Tom Bates, the Mayor of Berkeley, California, has written a letter to Ruth Goldway, Chairman of the Postal Regulatory Commission, informing the PRC that he is “personally appealing the sale of the Berkeley Main Post Office because this transaction is not a relocation of services, it is in fact a sale of the historic building.”
Mayor Bates notes that the Postal Service is calling the closure and sale of the post office a “relocation” without even identifying the new location. According to the mayor, “there is no suitable location in area code 94704 to which to move retail services.”
As for the Postal Service’s statement that it’s possible they would lease back space in the building and keep a post office there, the mayor writes, “This is playing semantic games with the public trust and contributes to public distrust of government.”
“If the Postal Service has a place to relocate the retail postal service other than 2000 Alston Way (its current location),” says the mayor, “it should be required to make it known prior to moving ahead with a scam relocation.”

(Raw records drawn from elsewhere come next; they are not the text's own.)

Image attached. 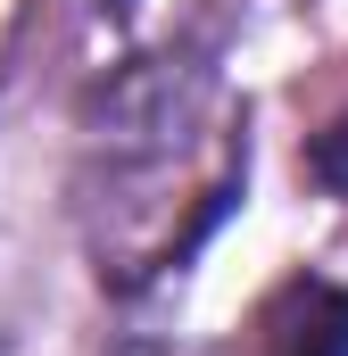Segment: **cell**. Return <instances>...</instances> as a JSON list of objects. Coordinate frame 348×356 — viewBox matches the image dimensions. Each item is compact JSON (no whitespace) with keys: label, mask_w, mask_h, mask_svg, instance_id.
I'll use <instances>...</instances> for the list:
<instances>
[{"label":"cell","mask_w":348,"mask_h":356,"mask_svg":"<svg viewBox=\"0 0 348 356\" xmlns=\"http://www.w3.org/2000/svg\"><path fill=\"white\" fill-rule=\"evenodd\" d=\"M258 356H348V290L307 273L258 315Z\"/></svg>","instance_id":"obj_2"},{"label":"cell","mask_w":348,"mask_h":356,"mask_svg":"<svg viewBox=\"0 0 348 356\" xmlns=\"http://www.w3.org/2000/svg\"><path fill=\"white\" fill-rule=\"evenodd\" d=\"M307 175L324 182V191H340V199H348V99L315 124V141H307Z\"/></svg>","instance_id":"obj_3"},{"label":"cell","mask_w":348,"mask_h":356,"mask_svg":"<svg viewBox=\"0 0 348 356\" xmlns=\"http://www.w3.org/2000/svg\"><path fill=\"white\" fill-rule=\"evenodd\" d=\"M249 182V108L207 58H133L84 108L75 224L100 290L133 298L232 216Z\"/></svg>","instance_id":"obj_1"}]
</instances>
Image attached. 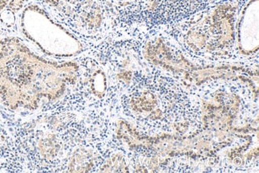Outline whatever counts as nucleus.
I'll use <instances>...</instances> for the list:
<instances>
[{
	"mask_svg": "<svg viewBox=\"0 0 259 173\" xmlns=\"http://www.w3.org/2000/svg\"><path fill=\"white\" fill-rule=\"evenodd\" d=\"M77 63L53 61L15 37L0 40V98L12 110H35L58 100L78 75Z\"/></svg>",
	"mask_w": 259,
	"mask_h": 173,
	"instance_id": "1",
	"label": "nucleus"
},
{
	"mask_svg": "<svg viewBox=\"0 0 259 173\" xmlns=\"http://www.w3.org/2000/svg\"><path fill=\"white\" fill-rule=\"evenodd\" d=\"M20 29L26 39L52 58L70 59L82 52L83 45L78 38L36 4L23 10Z\"/></svg>",
	"mask_w": 259,
	"mask_h": 173,
	"instance_id": "2",
	"label": "nucleus"
},
{
	"mask_svg": "<svg viewBox=\"0 0 259 173\" xmlns=\"http://www.w3.org/2000/svg\"><path fill=\"white\" fill-rule=\"evenodd\" d=\"M144 55L146 60L155 66L166 70L182 74L183 78L191 85H199L205 81L220 78L238 77L244 81L246 76L240 75L241 73H250L242 66H198L192 64L182 55H174L171 48L160 39L149 41L144 49Z\"/></svg>",
	"mask_w": 259,
	"mask_h": 173,
	"instance_id": "3",
	"label": "nucleus"
},
{
	"mask_svg": "<svg viewBox=\"0 0 259 173\" xmlns=\"http://www.w3.org/2000/svg\"><path fill=\"white\" fill-rule=\"evenodd\" d=\"M259 1L250 0L244 7L236 26L237 46L244 55L255 54L259 46Z\"/></svg>",
	"mask_w": 259,
	"mask_h": 173,
	"instance_id": "4",
	"label": "nucleus"
},
{
	"mask_svg": "<svg viewBox=\"0 0 259 173\" xmlns=\"http://www.w3.org/2000/svg\"><path fill=\"white\" fill-rule=\"evenodd\" d=\"M94 164L92 151L80 148L72 154L68 164V171L71 172H87L91 171Z\"/></svg>",
	"mask_w": 259,
	"mask_h": 173,
	"instance_id": "5",
	"label": "nucleus"
},
{
	"mask_svg": "<svg viewBox=\"0 0 259 173\" xmlns=\"http://www.w3.org/2000/svg\"><path fill=\"white\" fill-rule=\"evenodd\" d=\"M157 104L156 97L149 92H144L134 97L130 101V106L137 113H147L154 109Z\"/></svg>",
	"mask_w": 259,
	"mask_h": 173,
	"instance_id": "6",
	"label": "nucleus"
},
{
	"mask_svg": "<svg viewBox=\"0 0 259 173\" xmlns=\"http://www.w3.org/2000/svg\"><path fill=\"white\" fill-rule=\"evenodd\" d=\"M40 154L47 160L55 158L60 150V145L54 134H47L38 141Z\"/></svg>",
	"mask_w": 259,
	"mask_h": 173,
	"instance_id": "7",
	"label": "nucleus"
},
{
	"mask_svg": "<svg viewBox=\"0 0 259 173\" xmlns=\"http://www.w3.org/2000/svg\"><path fill=\"white\" fill-rule=\"evenodd\" d=\"M91 88L93 94L98 98H103L107 90V78L103 70H98L91 78Z\"/></svg>",
	"mask_w": 259,
	"mask_h": 173,
	"instance_id": "8",
	"label": "nucleus"
},
{
	"mask_svg": "<svg viewBox=\"0 0 259 173\" xmlns=\"http://www.w3.org/2000/svg\"><path fill=\"white\" fill-rule=\"evenodd\" d=\"M101 171L106 172H125L128 171V169L124 156L120 153H117L105 161Z\"/></svg>",
	"mask_w": 259,
	"mask_h": 173,
	"instance_id": "9",
	"label": "nucleus"
},
{
	"mask_svg": "<svg viewBox=\"0 0 259 173\" xmlns=\"http://www.w3.org/2000/svg\"><path fill=\"white\" fill-rule=\"evenodd\" d=\"M0 22L7 27H12L16 22L15 13L9 8H4L0 12Z\"/></svg>",
	"mask_w": 259,
	"mask_h": 173,
	"instance_id": "10",
	"label": "nucleus"
},
{
	"mask_svg": "<svg viewBox=\"0 0 259 173\" xmlns=\"http://www.w3.org/2000/svg\"><path fill=\"white\" fill-rule=\"evenodd\" d=\"M191 47H196L198 48L203 47L206 44V38L204 34L200 32H192L188 38Z\"/></svg>",
	"mask_w": 259,
	"mask_h": 173,
	"instance_id": "11",
	"label": "nucleus"
},
{
	"mask_svg": "<svg viewBox=\"0 0 259 173\" xmlns=\"http://www.w3.org/2000/svg\"><path fill=\"white\" fill-rule=\"evenodd\" d=\"M87 23L89 27H99L102 23V15L98 9L93 10L92 12L87 15Z\"/></svg>",
	"mask_w": 259,
	"mask_h": 173,
	"instance_id": "12",
	"label": "nucleus"
},
{
	"mask_svg": "<svg viewBox=\"0 0 259 173\" xmlns=\"http://www.w3.org/2000/svg\"><path fill=\"white\" fill-rule=\"evenodd\" d=\"M44 1L50 6L62 10V8H64L66 5L76 4L81 0H44Z\"/></svg>",
	"mask_w": 259,
	"mask_h": 173,
	"instance_id": "13",
	"label": "nucleus"
},
{
	"mask_svg": "<svg viewBox=\"0 0 259 173\" xmlns=\"http://www.w3.org/2000/svg\"><path fill=\"white\" fill-rule=\"evenodd\" d=\"M26 0H10L8 3V8L12 10V12H19L20 10L23 9Z\"/></svg>",
	"mask_w": 259,
	"mask_h": 173,
	"instance_id": "14",
	"label": "nucleus"
},
{
	"mask_svg": "<svg viewBox=\"0 0 259 173\" xmlns=\"http://www.w3.org/2000/svg\"><path fill=\"white\" fill-rule=\"evenodd\" d=\"M132 77H133V73L130 70H122L117 74L118 79L126 84H128L131 81Z\"/></svg>",
	"mask_w": 259,
	"mask_h": 173,
	"instance_id": "15",
	"label": "nucleus"
},
{
	"mask_svg": "<svg viewBox=\"0 0 259 173\" xmlns=\"http://www.w3.org/2000/svg\"><path fill=\"white\" fill-rule=\"evenodd\" d=\"M9 2L10 0H0V12H2L4 8H7Z\"/></svg>",
	"mask_w": 259,
	"mask_h": 173,
	"instance_id": "16",
	"label": "nucleus"
},
{
	"mask_svg": "<svg viewBox=\"0 0 259 173\" xmlns=\"http://www.w3.org/2000/svg\"><path fill=\"white\" fill-rule=\"evenodd\" d=\"M0 31H1V30H0Z\"/></svg>",
	"mask_w": 259,
	"mask_h": 173,
	"instance_id": "17",
	"label": "nucleus"
}]
</instances>
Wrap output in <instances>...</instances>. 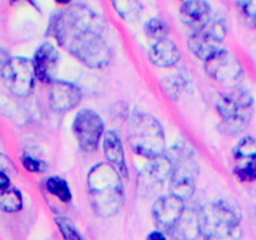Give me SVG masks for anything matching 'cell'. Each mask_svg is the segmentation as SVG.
<instances>
[{
  "instance_id": "20",
  "label": "cell",
  "mask_w": 256,
  "mask_h": 240,
  "mask_svg": "<svg viewBox=\"0 0 256 240\" xmlns=\"http://www.w3.org/2000/svg\"><path fill=\"white\" fill-rule=\"evenodd\" d=\"M45 188L50 194L56 196L62 202H69L72 200V192L66 180L60 176H52L45 182Z\"/></svg>"
},
{
  "instance_id": "13",
  "label": "cell",
  "mask_w": 256,
  "mask_h": 240,
  "mask_svg": "<svg viewBox=\"0 0 256 240\" xmlns=\"http://www.w3.org/2000/svg\"><path fill=\"white\" fill-rule=\"evenodd\" d=\"M32 62H34L35 74L40 82H55V74L59 65V52L52 42H42L38 48Z\"/></svg>"
},
{
  "instance_id": "32",
  "label": "cell",
  "mask_w": 256,
  "mask_h": 240,
  "mask_svg": "<svg viewBox=\"0 0 256 240\" xmlns=\"http://www.w3.org/2000/svg\"><path fill=\"white\" fill-rule=\"evenodd\" d=\"M22 2V0H10V2H12V4H14V2ZM25 2H32V5H35V4H34V2H32V0H25Z\"/></svg>"
},
{
  "instance_id": "23",
  "label": "cell",
  "mask_w": 256,
  "mask_h": 240,
  "mask_svg": "<svg viewBox=\"0 0 256 240\" xmlns=\"http://www.w3.org/2000/svg\"><path fill=\"white\" fill-rule=\"evenodd\" d=\"M162 86L170 99L178 100L182 96V90L185 89V80L179 75H172L162 80Z\"/></svg>"
},
{
  "instance_id": "19",
  "label": "cell",
  "mask_w": 256,
  "mask_h": 240,
  "mask_svg": "<svg viewBox=\"0 0 256 240\" xmlns=\"http://www.w3.org/2000/svg\"><path fill=\"white\" fill-rule=\"evenodd\" d=\"M0 206L5 212H16L22 208V195L16 188L9 186L0 192Z\"/></svg>"
},
{
  "instance_id": "3",
  "label": "cell",
  "mask_w": 256,
  "mask_h": 240,
  "mask_svg": "<svg viewBox=\"0 0 256 240\" xmlns=\"http://www.w3.org/2000/svg\"><path fill=\"white\" fill-rule=\"evenodd\" d=\"M242 214L239 209L226 202H212L205 204L198 212V232L214 240L236 238L240 230Z\"/></svg>"
},
{
  "instance_id": "16",
  "label": "cell",
  "mask_w": 256,
  "mask_h": 240,
  "mask_svg": "<svg viewBox=\"0 0 256 240\" xmlns=\"http://www.w3.org/2000/svg\"><path fill=\"white\" fill-rule=\"evenodd\" d=\"M102 149L104 155L110 165L119 172L122 176H128V168L125 162V152L122 148V142L118 132L109 130L105 132L104 140H102Z\"/></svg>"
},
{
  "instance_id": "33",
  "label": "cell",
  "mask_w": 256,
  "mask_h": 240,
  "mask_svg": "<svg viewBox=\"0 0 256 240\" xmlns=\"http://www.w3.org/2000/svg\"><path fill=\"white\" fill-rule=\"evenodd\" d=\"M185 2H186V0H185Z\"/></svg>"
},
{
  "instance_id": "15",
  "label": "cell",
  "mask_w": 256,
  "mask_h": 240,
  "mask_svg": "<svg viewBox=\"0 0 256 240\" xmlns=\"http://www.w3.org/2000/svg\"><path fill=\"white\" fill-rule=\"evenodd\" d=\"M172 160L169 158L160 155V156L152 158L148 162L146 166L144 168L142 172V179L146 186H156L162 185V182H166L172 176Z\"/></svg>"
},
{
  "instance_id": "2",
  "label": "cell",
  "mask_w": 256,
  "mask_h": 240,
  "mask_svg": "<svg viewBox=\"0 0 256 240\" xmlns=\"http://www.w3.org/2000/svg\"><path fill=\"white\" fill-rule=\"evenodd\" d=\"M90 202L96 215L110 218L116 215L124 205L122 175L109 162H99L88 174Z\"/></svg>"
},
{
  "instance_id": "17",
  "label": "cell",
  "mask_w": 256,
  "mask_h": 240,
  "mask_svg": "<svg viewBox=\"0 0 256 240\" xmlns=\"http://www.w3.org/2000/svg\"><path fill=\"white\" fill-rule=\"evenodd\" d=\"M182 58L178 45L169 38L155 42L149 50V59L154 65L160 68H170L178 64Z\"/></svg>"
},
{
  "instance_id": "11",
  "label": "cell",
  "mask_w": 256,
  "mask_h": 240,
  "mask_svg": "<svg viewBox=\"0 0 256 240\" xmlns=\"http://www.w3.org/2000/svg\"><path fill=\"white\" fill-rule=\"evenodd\" d=\"M184 210V200L172 194L164 195L152 205V216L158 228L170 234L179 226Z\"/></svg>"
},
{
  "instance_id": "18",
  "label": "cell",
  "mask_w": 256,
  "mask_h": 240,
  "mask_svg": "<svg viewBox=\"0 0 256 240\" xmlns=\"http://www.w3.org/2000/svg\"><path fill=\"white\" fill-rule=\"evenodd\" d=\"M115 12L126 22H136L142 15V5L139 0H110Z\"/></svg>"
},
{
  "instance_id": "5",
  "label": "cell",
  "mask_w": 256,
  "mask_h": 240,
  "mask_svg": "<svg viewBox=\"0 0 256 240\" xmlns=\"http://www.w3.org/2000/svg\"><path fill=\"white\" fill-rule=\"evenodd\" d=\"M218 112L222 116V129L229 135L244 132L254 112V99L246 90L234 88L218 99Z\"/></svg>"
},
{
  "instance_id": "1",
  "label": "cell",
  "mask_w": 256,
  "mask_h": 240,
  "mask_svg": "<svg viewBox=\"0 0 256 240\" xmlns=\"http://www.w3.org/2000/svg\"><path fill=\"white\" fill-rule=\"evenodd\" d=\"M105 29L100 15L78 2L50 18L48 34L85 66L102 69L112 60Z\"/></svg>"
},
{
  "instance_id": "6",
  "label": "cell",
  "mask_w": 256,
  "mask_h": 240,
  "mask_svg": "<svg viewBox=\"0 0 256 240\" xmlns=\"http://www.w3.org/2000/svg\"><path fill=\"white\" fill-rule=\"evenodd\" d=\"M36 76L32 60L24 56L10 58L2 65V78L4 85L12 94L19 98L29 96L34 89Z\"/></svg>"
},
{
  "instance_id": "27",
  "label": "cell",
  "mask_w": 256,
  "mask_h": 240,
  "mask_svg": "<svg viewBox=\"0 0 256 240\" xmlns=\"http://www.w3.org/2000/svg\"><path fill=\"white\" fill-rule=\"evenodd\" d=\"M235 2L244 16L256 22V0H235Z\"/></svg>"
},
{
  "instance_id": "10",
  "label": "cell",
  "mask_w": 256,
  "mask_h": 240,
  "mask_svg": "<svg viewBox=\"0 0 256 240\" xmlns=\"http://www.w3.org/2000/svg\"><path fill=\"white\" fill-rule=\"evenodd\" d=\"M104 122L102 116L92 109H82L75 116L72 132L78 144L84 152H95L104 134Z\"/></svg>"
},
{
  "instance_id": "4",
  "label": "cell",
  "mask_w": 256,
  "mask_h": 240,
  "mask_svg": "<svg viewBox=\"0 0 256 240\" xmlns=\"http://www.w3.org/2000/svg\"><path fill=\"white\" fill-rule=\"evenodd\" d=\"M130 146L138 155L152 159L165 150V132L159 120L152 114L134 112L129 119Z\"/></svg>"
},
{
  "instance_id": "9",
  "label": "cell",
  "mask_w": 256,
  "mask_h": 240,
  "mask_svg": "<svg viewBox=\"0 0 256 240\" xmlns=\"http://www.w3.org/2000/svg\"><path fill=\"white\" fill-rule=\"evenodd\" d=\"M205 70L215 82L228 88H238L244 76L240 60L225 49H222L205 62Z\"/></svg>"
},
{
  "instance_id": "31",
  "label": "cell",
  "mask_w": 256,
  "mask_h": 240,
  "mask_svg": "<svg viewBox=\"0 0 256 240\" xmlns=\"http://www.w3.org/2000/svg\"><path fill=\"white\" fill-rule=\"evenodd\" d=\"M56 2H59V4H69L72 0H55Z\"/></svg>"
},
{
  "instance_id": "12",
  "label": "cell",
  "mask_w": 256,
  "mask_h": 240,
  "mask_svg": "<svg viewBox=\"0 0 256 240\" xmlns=\"http://www.w3.org/2000/svg\"><path fill=\"white\" fill-rule=\"evenodd\" d=\"M80 102H82V92L76 85L64 80H55L52 82L49 105L54 112H69L76 108Z\"/></svg>"
},
{
  "instance_id": "26",
  "label": "cell",
  "mask_w": 256,
  "mask_h": 240,
  "mask_svg": "<svg viewBox=\"0 0 256 240\" xmlns=\"http://www.w3.org/2000/svg\"><path fill=\"white\" fill-rule=\"evenodd\" d=\"M22 162L24 165L25 169L28 172H44L45 170V162L42 160L36 159V158L32 156L29 154H22Z\"/></svg>"
},
{
  "instance_id": "28",
  "label": "cell",
  "mask_w": 256,
  "mask_h": 240,
  "mask_svg": "<svg viewBox=\"0 0 256 240\" xmlns=\"http://www.w3.org/2000/svg\"><path fill=\"white\" fill-rule=\"evenodd\" d=\"M146 240H168V239L162 230H155V232H152L149 235H148Z\"/></svg>"
},
{
  "instance_id": "30",
  "label": "cell",
  "mask_w": 256,
  "mask_h": 240,
  "mask_svg": "<svg viewBox=\"0 0 256 240\" xmlns=\"http://www.w3.org/2000/svg\"><path fill=\"white\" fill-rule=\"evenodd\" d=\"M192 240H214V239H210V238H206V236H202V235L198 234L196 238H194V239Z\"/></svg>"
},
{
  "instance_id": "7",
  "label": "cell",
  "mask_w": 256,
  "mask_h": 240,
  "mask_svg": "<svg viewBox=\"0 0 256 240\" xmlns=\"http://www.w3.org/2000/svg\"><path fill=\"white\" fill-rule=\"evenodd\" d=\"M199 166L189 150H178L176 162L170 176V194L188 200L192 196L196 185Z\"/></svg>"
},
{
  "instance_id": "25",
  "label": "cell",
  "mask_w": 256,
  "mask_h": 240,
  "mask_svg": "<svg viewBox=\"0 0 256 240\" xmlns=\"http://www.w3.org/2000/svg\"><path fill=\"white\" fill-rule=\"evenodd\" d=\"M234 172L242 182H256V158L248 162H238Z\"/></svg>"
},
{
  "instance_id": "22",
  "label": "cell",
  "mask_w": 256,
  "mask_h": 240,
  "mask_svg": "<svg viewBox=\"0 0 256 240\" xmlns=\"http://www.w3.org/2000/svg\"><path fill=\"white\" fill-rule=\"evenodd\" d=\"M144 32L148 38L159 42V40L168 38V34H169V26H168L166 22L162 19H160V18H152V19L146 20V22H145Z\"/></svg>"
},
{
  "instance_id": "21",
  "label": "cell",
  "mask_w": 256,
  "mask_h": 240,
  "mask_svg": "<svg viewBox=\"0 0 256 240\" xmlns=\"http://www.w3.org/2000/svg\"><path fill=\"white\" fill-rule=\"evenodd\" d=\"M234 156L238 162H248L256 158V140L252 136H245L238 142L234 149Z\"/></svg>"
},
{
  "instance_id": "29",
  "label": "cell",
  "mask_w": 256,
  "mask_h": 240,
  "mask_svg": "<svg viewBox=\"0 0 256 240\" xmlns=\"http://www.w3.org/2000/svg\"><path fill=\"white\" fill-rule=\"evenodd\" d=\"M9 186H12V185H10L9 176L5 174V172H2V174H0V190H5Z\"/></svg>"
},
{
  "instance_id": "24",
  "label": "cell",
  "mask_w": 256,
  "mask_h": 240,
  "mask_svg": "<svg viewBox=\"0 0 256 240\" xmlns=\"http://www.w3.org/2000/svg\"><path fill=\"white\" fill-rule=\"evenodd\" d=\"M55 222L64 240H86L69 218L59 216L55 219Z\"/></svg>"
},
{
  "instance_id": "8",
  "label": "cell",
  "mask_w": 256,
  "mask_h": 240,
  "mask_svg": "<svg viewBox=\"0 0 256 240\" xmlns=\"http://www.w3.org/2000/svg\"><path fill=\"white\" fill-rule=\"evenodd\" d=\"M226 22L222 18H214L200 32H194L188 40V46L192 54L206 62L209 58L222 49V44L226 36Z\"/></svg>"
},
{
  "instance_id": "14",
  "label": "cell",
  "mask_w": 256,
  "mask_h": 240,
  "mask_svg": "<svg viewBox=\"0 0 256 240\" xmlns=\"http://www.w3.org/2000/svg\"><path fill=\"white\" fill-rule=\"evenodd\" d=\"M179 15L182 22L194 32L204 29L212 19V6L206 0H186L180 8Z\"/></svg>"
}]
</instances>
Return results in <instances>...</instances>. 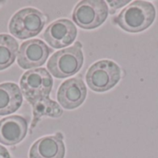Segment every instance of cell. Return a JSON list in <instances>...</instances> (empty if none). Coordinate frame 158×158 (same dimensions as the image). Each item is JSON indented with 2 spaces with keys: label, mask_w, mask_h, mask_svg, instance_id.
<instances>
[{
  "label": "cell",
  "mask_w": 158,
  "mask_h": 158,
  "mask_svg": "<svg viewBox=\"0 0 158 158\" xmlns=\"http://www.w3.org/2000/svg\"><path fill=\"white\" fill-rule=\"evenodd\" d=\"M156 7L147 1H133L115 18L114 22L129 33H140L149 28L156 19Z\"/></svg>",
  "instance_id": "cell-1"
},
{
  "label": "cell",
  "mask_w": 158,
  "mask_h": 158,
  "mask_svg": "<svg viewBox=\"0 0 158 158\" xmlns=\"http://www.w3.org/2000/svg\"><path fill=\"white\" fill-rule=\"evenodd\" d=\"M20 90L31 104L48 99L52 90L53 78L44 68H36L24 73L20 79Z\"/></svg>",
  "instance_id": "cell-2"
},
{
  "label": "cell",
  "mask_w": 158,
  "mask_h": 158,
  "mask_svg": "<svg viewBox=\"0 0 158 158\" xmlns=\"http://www.w3.org/2000/svg\"><path fill=\"white\" fill-rule=\"evenodd\" d=\"M83 61L81 45L76 43L72 47L54 53L47 62V69L56 78H67L81 70Z\"/></svg>",
  "instance_id": "cell-3"
},
{
  "label": "cell",
  "mask_w": 158,
  "mask_h": 158,
  "mask_svg": "<svg viewBox=\"0 0 158 158\" xmlns=\"http://www.w3.org/2000/svg\"><path fill=\"white\" fill-rule=\"evenodd\" d=\"M45 22V17L40 10L33 7H25L12 16L8 29L15 37L28 39L39 34Z\"/></svg>",
  "instance_id": "cell-4"
},
{
  "label": "cell",
  "mask_w": 158,
  "mask_h": 158,
  "mask_svg": "<svg viewBox=\"0 0 158 158\" xmlns=\"http://www.w3.org/2000/svg\"><path fill=\"white\" fill-rule=\"evenodd\" d=\"M121 77L119 66L109 60H102L94 63L86 74L88 87L95 92H106L114 88Z\"/></svg>",
  "instance_id": "cell-5"
},
{
  "label": "cell",
  "mask_w": 158,
  "mask_h": 158,
  "mask_svg": "<svg viewBox=\"0 0 158 158\" xmlns=\"http://www.w3.org/2000/svg\"><path fill=\"white\" fill-rule=\"evenodd\" d=\"M108 12V7L105 1L83 0L76 5L72 13V19L79 27L92 30L105 22Z\"/></svg>",
  "instance_id": "cell-6"
},
{
  "label": "cell",
  "mask_w": 158,
  "mask_h": 158,
  "mask_svg": "<svg viewBox=\"0 0 158 158\" xmlns=\"http://www.w3.org/2000/svg\"><path fill=\"white\" fill-rule=\"evenodd\" d=\"M52 49L40 39H31L23 42L18 53V64L22 69H31L42 66L49 57Z\"/></svg>",
  "instance_id": "cell-7"
},
{
  "label": "cell",
  "mask_w": 158,
  "mask_h": 158,
  "mask_svg": "<svg viewBox=\"0 0 158 158\" xmlns=\"http://www.w3.org/2000/svg\"><path fill=\"white\" fill-rule=\"evenodd\" d=\"M44 40L54 48H63L72 44L77 36V28L68 19L52 22L43 34Z\"/></svg>",
  "instance_id": "cell-8"
},
{
  "label": "cell",
  "mask_w": 158,
  "mask_h": 158,
  "mask_svg": "<svg viewBox=\"0 0 158 158\" xmlns=\"http://www.w3.org/2000/svg\"><path fill=\"white\" fill-rule=\"evenodd\" d=\"M87 88L79 77H73L63 82L57 91V101L67 110H73L81 106L86 99Z\"/></svg>",
  "instance_id": "cell-9"
},
{
  "label": "cell",
  "mask_w": 158,
  "mask_h": 158,
  "mask_svg": "<svg viewBox=\"0 0 158 158\" xmlns=\"http://www.w3.org/2000/svg\"><path fill=\"white\" fill-rule=\"evenodd\" d=\"M28 132V120L24 116L12 115L0 120V143L12 146L19 143Z\"/></svg>",
  "instance_id": "cell-10"
},
{
  "label": "cell",
  "mask_w": 158,
  "mask_h": 158,
  "mask_svg": "<svg viewBox=\"0 0 158 158\" xmlns=\"http://www.w3.org/2000/svg\"><path fill=\"white\" fill-rule=\"evenodd\" d=\"M65 144L62 137L46 136L36 141L31 150L30 158H64Z\"/></svg>",
  "instance_id": "cell-11"
},
{
  "label": "cell",
  "mask_w": 158,
  "mask_h": 158,
  "mask_svg": "<svg viewBox=\"0 0 158 158\" xmlns=\"http://www.w3.org/2000/svg\"><path fill=\"white\" fill-rule=\"evenodd\" d=\"M22 96L17 84L11 82L0 84V115H7L18 111L22 104Z\"/></svg>",
  "instance_id": "cell-12"
},
{
  "label": "cell",
  "mask_w": 158,
  "mask_h": 158,
  "mask_svg": "<svg viewBox=\"0 0 158 158\" xmlns=\"http://www.w3.org/2000/svg\"><path fill=\"white\" fill-rule=\"evenodd\" d=\"M19 45L17 40L9 34H0V71L11 66L17 57Z\"/></svg>",
  "instance_id": "cell-13"
},
{
  "label": "cell",
  "mask_w": 158,
  "mask_h": 158,
  "mask_svg": "<svg viewBox=\"0 0 158 158\" xmlns=\"http://www.w3.org/2000/svg\"><path fill=\"white\" fill-rule=\"evenodd\" d=\"M130 1H107L106 4H109L110 6V13H115L117 8H119L123 7L126 4H129Z\"/></svg>",
  "instance_id": "cell-14"
},
{
  "label": "cell",
  "mask_w": 158,
  "mask_h": 158,
  "mask_svg": "<svg viewBox=\"0 0 158 158\" xmlns=\"http://www.w3.org/2000/svg\"><path fill=\"white\" fill-rule=\"evenodd\" d=\"M0 158H11L8 151L2 145H0Z\"/></svg>",
  "instance_id": "cell-15"
}]
</instances>
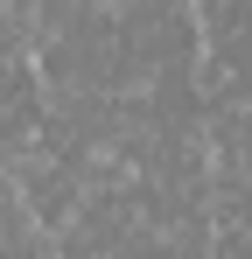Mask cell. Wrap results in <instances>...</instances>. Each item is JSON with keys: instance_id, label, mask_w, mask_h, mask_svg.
Instances as JSON below:
<instances>
[{"instance_id": "cell-2", "label": "cell", "mask_w": 252, "mask_h": 259, "mask_svg": "<svg viewBox=\"0 0 252 259\" xmlns=\"http://www.w3.org/2000/svg\"><path fill=\"white\" fill-rule=\"evenodd\" d=\"M21 28H14V14H7V0H0V63H14V56H21Z\"/></svg>"}, {"instance_id": "cell-1", "label": "cell", "mask_w": 252, "mask_h": 259, "mask_svg": "<svg viewBox=\"0 0 252 259\" xmlns=\"http://www.w3.org/2000/svg\"><path fill=\"white\" fill-rule=\"evenodd\" d=\"M7 175H14V189H21V203H28L42 238H56V231L77 217V203H84V175L70 168V161H56V154H21Z\"/></svg>"}]
</instances>
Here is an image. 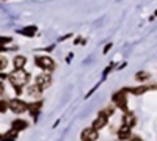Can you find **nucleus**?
<instances>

The Postal Service will inevitably file a Motion to Dismiss the mayor’s appeal, as it did recently on the appeal of the Bronx GPO closure, on the grounds that relocation decisions are outside the jurisdiction of the Commission. That motion is still before the Commission.
Mayor Bates has been trying everything to stop the sale of his city's historic post office. He wrote directly to the Postmaster General, and got this unsatisfactory reply, basically saying, "Sorry, there's nothing I can do about it." Mayor Bates also wrote to 54 mayors across the country who are facing similar closures of historic post offices. The mayor and the city council also filed an appeal on the relocation decision with USPS Vice President, Facilities, Mr. Tom Samra, and that got nowhere either. Whether the PRC appeal will fare any better remains to be seen.